##### Input material #####
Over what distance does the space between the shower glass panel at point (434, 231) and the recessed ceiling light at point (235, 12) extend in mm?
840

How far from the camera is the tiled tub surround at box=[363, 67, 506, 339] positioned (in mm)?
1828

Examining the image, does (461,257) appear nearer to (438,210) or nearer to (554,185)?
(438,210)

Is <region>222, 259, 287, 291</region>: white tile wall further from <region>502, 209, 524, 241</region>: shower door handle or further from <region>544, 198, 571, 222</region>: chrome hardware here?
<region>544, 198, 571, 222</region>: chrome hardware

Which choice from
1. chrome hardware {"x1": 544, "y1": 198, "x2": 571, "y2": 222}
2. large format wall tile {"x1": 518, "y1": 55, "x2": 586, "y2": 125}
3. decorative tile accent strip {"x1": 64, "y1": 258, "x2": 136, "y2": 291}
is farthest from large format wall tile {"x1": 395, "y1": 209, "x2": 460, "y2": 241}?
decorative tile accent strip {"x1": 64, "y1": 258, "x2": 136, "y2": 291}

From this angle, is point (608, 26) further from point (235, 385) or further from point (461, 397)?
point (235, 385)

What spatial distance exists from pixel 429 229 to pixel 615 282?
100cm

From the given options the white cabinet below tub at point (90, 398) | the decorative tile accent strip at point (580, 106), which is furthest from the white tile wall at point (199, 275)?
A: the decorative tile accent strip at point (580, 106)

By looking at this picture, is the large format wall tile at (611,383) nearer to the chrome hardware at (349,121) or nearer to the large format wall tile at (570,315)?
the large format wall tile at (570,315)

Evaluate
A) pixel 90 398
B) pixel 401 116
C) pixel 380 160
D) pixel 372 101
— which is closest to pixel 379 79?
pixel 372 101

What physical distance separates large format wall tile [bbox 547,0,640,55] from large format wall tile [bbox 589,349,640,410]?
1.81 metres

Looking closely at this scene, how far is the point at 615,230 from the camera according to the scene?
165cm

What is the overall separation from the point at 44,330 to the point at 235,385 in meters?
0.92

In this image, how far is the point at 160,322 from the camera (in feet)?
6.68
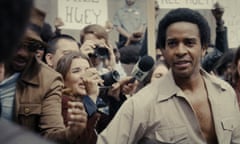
#####
> _What you are asked to do_
Put the lines of the entries into a numbered list, starting at the line that contains "In this image, how" and running through the end of the entries. Leave out blank lines and the pictures.

> _Answer below_
1. In this image, how far is the point at 160,322 from the camera (in feet)?
2. 6.68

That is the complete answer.